Stories about the sale underlined the high stakes involved in the Web's linguistic real estate. CBS MarketWatch's Frank Barnako quoted eCompanies founder Jake Winebaum: "If somebody bought a bunch of land a year ago in Los Angeles, they'd have paid very little for it then. Now we have a second industrial revolution. This domain is a prime piece of real estate." Winebaum insisted that his huge purchase made sense, considering the amount other Web companies are spending on TV advertising to make their names known. But the New York Times' Andrew Pollack quoted Allen Adamson, described as "a leading consultant on branding," to the effect that the name wasn't worth the money. "It's a huge amount of money for something that might be a commodity in six months," Adamson said. "Owning generic domain names will not be a long-term play in branding and marketing."

But it's certainly an excellent short-term play, if you can get the names cheap.
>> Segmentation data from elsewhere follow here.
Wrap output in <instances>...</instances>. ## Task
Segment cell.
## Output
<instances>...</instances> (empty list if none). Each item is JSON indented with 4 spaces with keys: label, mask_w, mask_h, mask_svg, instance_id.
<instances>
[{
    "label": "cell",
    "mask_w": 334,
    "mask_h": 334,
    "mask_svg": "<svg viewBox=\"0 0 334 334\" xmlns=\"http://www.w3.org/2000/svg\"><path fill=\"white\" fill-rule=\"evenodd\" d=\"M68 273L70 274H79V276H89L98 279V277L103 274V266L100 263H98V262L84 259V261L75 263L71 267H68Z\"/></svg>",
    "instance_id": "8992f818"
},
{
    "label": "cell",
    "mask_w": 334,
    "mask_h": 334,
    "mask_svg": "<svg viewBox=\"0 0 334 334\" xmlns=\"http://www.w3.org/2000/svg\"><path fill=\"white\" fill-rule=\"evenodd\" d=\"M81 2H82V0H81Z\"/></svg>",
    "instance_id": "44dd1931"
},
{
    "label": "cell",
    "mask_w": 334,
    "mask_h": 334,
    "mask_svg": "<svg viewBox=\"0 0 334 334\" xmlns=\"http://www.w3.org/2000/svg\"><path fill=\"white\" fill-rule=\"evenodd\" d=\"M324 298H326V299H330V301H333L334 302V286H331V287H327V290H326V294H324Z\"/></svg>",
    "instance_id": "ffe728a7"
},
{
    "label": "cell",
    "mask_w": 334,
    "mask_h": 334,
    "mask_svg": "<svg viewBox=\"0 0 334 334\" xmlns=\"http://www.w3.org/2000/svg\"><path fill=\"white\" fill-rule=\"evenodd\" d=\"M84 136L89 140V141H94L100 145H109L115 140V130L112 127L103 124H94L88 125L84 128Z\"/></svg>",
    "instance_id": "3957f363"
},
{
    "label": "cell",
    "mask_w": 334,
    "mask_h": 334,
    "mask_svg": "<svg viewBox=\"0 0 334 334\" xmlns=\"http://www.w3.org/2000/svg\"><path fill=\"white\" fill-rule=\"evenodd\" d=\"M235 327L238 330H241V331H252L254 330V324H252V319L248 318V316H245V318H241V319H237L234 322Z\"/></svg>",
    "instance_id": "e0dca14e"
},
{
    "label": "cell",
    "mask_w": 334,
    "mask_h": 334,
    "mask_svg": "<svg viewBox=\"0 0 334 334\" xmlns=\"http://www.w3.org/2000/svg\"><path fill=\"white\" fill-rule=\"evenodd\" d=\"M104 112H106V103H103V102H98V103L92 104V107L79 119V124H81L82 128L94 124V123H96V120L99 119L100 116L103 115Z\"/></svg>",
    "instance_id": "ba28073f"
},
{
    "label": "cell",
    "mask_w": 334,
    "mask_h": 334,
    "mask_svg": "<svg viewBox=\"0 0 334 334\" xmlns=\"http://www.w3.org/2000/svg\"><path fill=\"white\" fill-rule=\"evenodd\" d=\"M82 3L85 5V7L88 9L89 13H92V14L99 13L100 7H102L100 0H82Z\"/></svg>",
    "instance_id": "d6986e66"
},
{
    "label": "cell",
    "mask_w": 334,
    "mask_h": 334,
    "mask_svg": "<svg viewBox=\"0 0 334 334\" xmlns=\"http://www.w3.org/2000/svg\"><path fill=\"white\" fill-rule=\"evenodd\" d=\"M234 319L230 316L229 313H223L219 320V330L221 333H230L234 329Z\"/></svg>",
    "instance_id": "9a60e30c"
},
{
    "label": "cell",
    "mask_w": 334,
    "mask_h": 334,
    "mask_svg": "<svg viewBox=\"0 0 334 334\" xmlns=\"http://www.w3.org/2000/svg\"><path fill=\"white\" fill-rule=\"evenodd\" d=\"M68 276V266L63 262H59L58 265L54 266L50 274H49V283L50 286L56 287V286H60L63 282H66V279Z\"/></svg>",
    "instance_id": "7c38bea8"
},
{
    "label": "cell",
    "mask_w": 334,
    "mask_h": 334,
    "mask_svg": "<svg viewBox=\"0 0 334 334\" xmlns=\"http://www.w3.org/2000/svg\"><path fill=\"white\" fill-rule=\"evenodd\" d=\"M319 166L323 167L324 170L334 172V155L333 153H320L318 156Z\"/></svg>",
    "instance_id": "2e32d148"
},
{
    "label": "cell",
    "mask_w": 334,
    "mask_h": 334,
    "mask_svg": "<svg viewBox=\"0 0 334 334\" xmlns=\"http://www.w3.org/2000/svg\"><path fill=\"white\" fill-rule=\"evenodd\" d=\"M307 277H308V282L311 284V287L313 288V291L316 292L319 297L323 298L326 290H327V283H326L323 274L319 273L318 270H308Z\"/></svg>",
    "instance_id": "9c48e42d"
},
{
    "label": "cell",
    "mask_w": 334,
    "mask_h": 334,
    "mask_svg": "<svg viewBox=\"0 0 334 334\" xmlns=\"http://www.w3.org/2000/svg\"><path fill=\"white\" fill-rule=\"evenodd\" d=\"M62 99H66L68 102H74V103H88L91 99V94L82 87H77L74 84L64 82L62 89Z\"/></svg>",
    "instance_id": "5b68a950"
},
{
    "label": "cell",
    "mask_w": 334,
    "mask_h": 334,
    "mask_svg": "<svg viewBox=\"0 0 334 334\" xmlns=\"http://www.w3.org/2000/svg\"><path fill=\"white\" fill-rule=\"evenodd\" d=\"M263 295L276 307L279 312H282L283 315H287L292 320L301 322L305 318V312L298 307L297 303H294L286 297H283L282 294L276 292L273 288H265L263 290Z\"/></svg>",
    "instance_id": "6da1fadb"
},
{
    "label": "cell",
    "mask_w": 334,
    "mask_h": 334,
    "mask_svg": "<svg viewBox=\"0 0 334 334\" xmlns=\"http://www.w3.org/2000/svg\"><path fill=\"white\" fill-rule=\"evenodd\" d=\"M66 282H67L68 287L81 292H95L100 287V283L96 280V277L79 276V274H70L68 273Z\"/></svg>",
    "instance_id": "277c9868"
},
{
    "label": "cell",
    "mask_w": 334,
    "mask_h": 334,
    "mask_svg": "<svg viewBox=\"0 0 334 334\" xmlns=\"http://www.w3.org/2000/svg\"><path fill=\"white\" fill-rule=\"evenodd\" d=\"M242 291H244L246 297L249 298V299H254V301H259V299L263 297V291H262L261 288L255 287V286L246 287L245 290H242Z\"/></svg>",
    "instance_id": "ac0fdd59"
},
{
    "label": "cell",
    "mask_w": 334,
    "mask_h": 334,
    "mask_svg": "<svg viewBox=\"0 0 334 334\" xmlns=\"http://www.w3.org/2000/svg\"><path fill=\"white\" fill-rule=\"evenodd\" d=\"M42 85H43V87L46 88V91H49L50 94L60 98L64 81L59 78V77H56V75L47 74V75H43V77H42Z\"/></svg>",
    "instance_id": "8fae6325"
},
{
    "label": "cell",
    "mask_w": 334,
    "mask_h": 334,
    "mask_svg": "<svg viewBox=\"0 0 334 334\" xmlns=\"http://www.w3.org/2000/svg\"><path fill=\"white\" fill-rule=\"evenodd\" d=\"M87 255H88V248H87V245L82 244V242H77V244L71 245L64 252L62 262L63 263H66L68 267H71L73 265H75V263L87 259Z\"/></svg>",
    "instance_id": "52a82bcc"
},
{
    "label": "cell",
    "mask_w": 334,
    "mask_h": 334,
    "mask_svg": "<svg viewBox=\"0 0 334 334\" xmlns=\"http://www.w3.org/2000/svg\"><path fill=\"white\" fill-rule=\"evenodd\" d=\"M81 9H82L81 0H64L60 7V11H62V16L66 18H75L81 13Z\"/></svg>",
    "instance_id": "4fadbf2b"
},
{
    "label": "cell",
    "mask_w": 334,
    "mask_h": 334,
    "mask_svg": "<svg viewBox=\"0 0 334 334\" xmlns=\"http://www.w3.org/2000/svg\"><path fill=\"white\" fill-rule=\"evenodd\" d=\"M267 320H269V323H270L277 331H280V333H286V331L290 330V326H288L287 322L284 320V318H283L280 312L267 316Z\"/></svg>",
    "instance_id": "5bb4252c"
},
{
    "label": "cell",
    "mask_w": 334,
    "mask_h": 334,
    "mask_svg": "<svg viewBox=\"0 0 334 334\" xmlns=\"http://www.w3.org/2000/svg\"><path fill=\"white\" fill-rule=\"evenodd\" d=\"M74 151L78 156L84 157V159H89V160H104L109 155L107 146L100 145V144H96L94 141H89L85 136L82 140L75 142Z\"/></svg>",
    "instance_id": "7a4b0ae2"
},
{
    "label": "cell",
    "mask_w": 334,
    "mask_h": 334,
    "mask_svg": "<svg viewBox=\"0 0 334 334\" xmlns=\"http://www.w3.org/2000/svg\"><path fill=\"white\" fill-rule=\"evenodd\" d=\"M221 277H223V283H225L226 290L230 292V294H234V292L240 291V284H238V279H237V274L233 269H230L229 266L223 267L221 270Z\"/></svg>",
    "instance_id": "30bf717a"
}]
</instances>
As the AP reported, Ostrofsky bought Business.com for $150,000 three years ago - and people told him he was crazy. In an interview with AP reporter Michael White, he said, "Everyone thought I was a fool. People thought I was going out of my mind. I had to just ignore them because I knew the market better than they did."

While the $7.5 million price tag set a record, the AP speculated that it's not likely to last. According to White, the domain auction site Greatdomains.com has already received a bid for higher than $7.5 million for America.com. The seller rejected it. Remember the folks who thought the Net would undermine the power of words?